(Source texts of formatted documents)
⁂

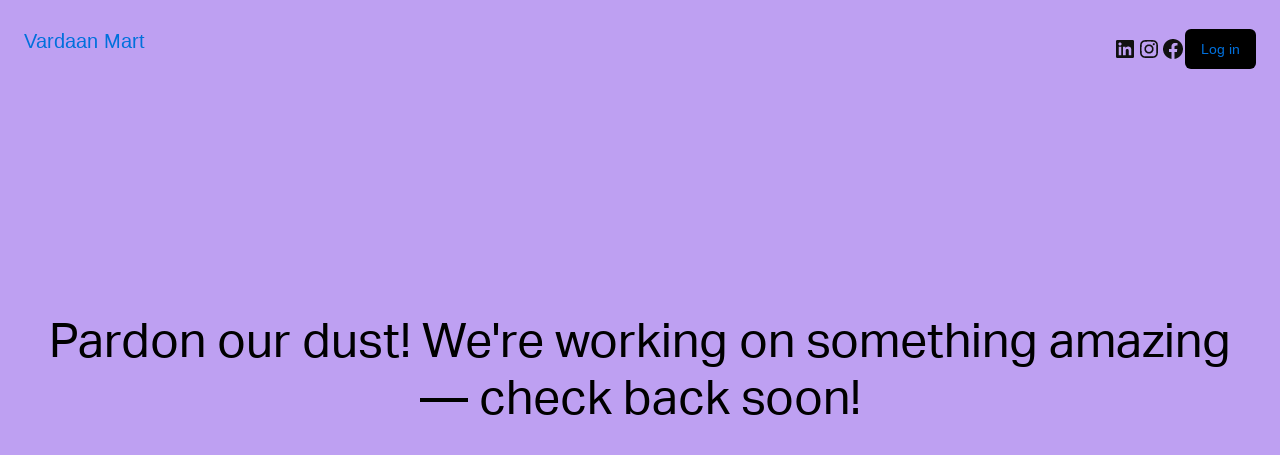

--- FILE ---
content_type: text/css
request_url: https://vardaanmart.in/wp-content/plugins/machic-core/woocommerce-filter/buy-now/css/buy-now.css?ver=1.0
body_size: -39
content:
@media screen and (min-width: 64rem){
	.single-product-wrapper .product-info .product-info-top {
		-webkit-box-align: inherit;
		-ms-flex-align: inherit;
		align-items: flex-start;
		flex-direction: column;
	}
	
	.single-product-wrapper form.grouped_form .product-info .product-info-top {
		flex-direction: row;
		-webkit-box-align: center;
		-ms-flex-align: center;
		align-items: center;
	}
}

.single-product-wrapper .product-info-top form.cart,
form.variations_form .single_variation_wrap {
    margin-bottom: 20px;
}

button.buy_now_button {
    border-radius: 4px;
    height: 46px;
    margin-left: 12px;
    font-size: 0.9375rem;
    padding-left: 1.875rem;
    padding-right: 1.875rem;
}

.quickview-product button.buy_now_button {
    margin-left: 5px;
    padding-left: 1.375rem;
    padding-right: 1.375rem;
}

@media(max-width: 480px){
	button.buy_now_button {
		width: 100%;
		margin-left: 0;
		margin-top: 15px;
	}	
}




⁂

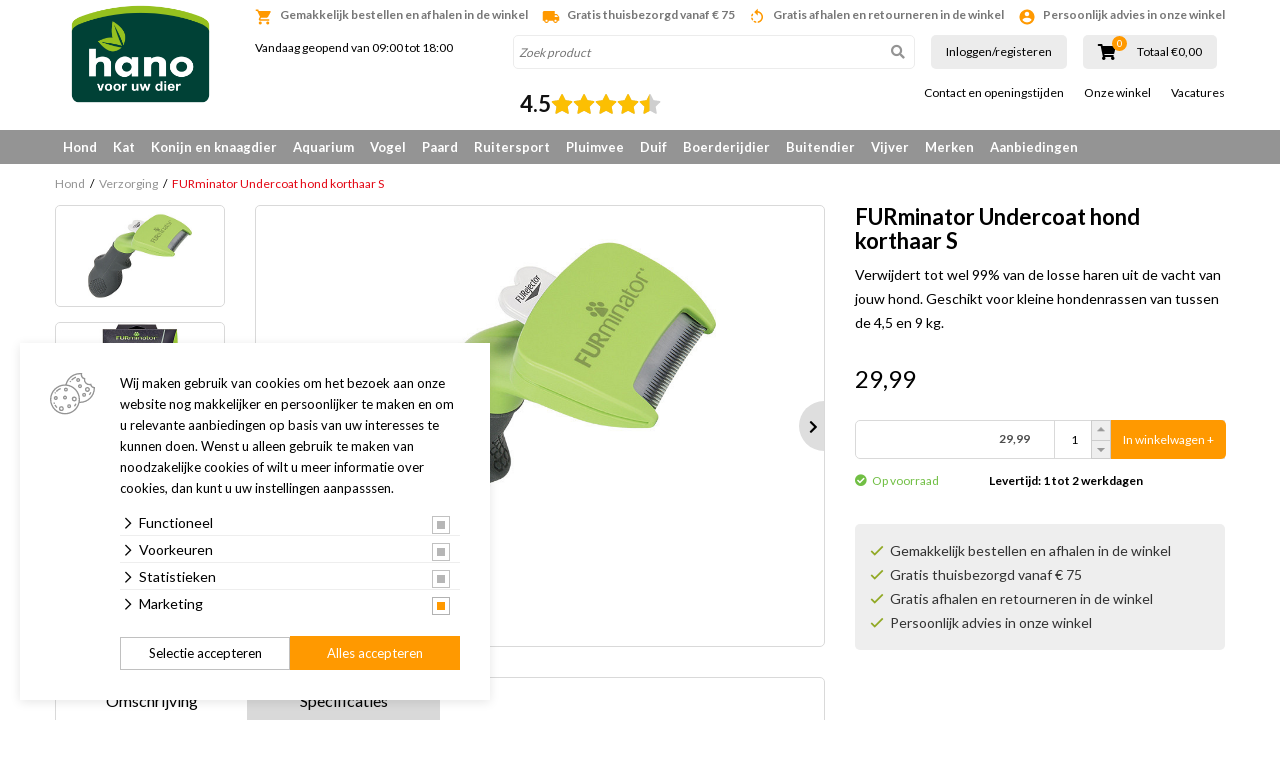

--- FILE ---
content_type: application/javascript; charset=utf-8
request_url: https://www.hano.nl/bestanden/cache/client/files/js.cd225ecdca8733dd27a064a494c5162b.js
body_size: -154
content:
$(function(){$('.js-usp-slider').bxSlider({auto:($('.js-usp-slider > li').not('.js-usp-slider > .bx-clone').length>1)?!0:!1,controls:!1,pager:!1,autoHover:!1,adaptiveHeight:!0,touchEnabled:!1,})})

⁂

=== WHAT THE TASK REQUIRES ===
Copy all the lines from the data above that hold the word "inherit".

=== EXERCISE RESULT ===
		-webkit-box-align: inherit;
		-ms-flex-align: inherit;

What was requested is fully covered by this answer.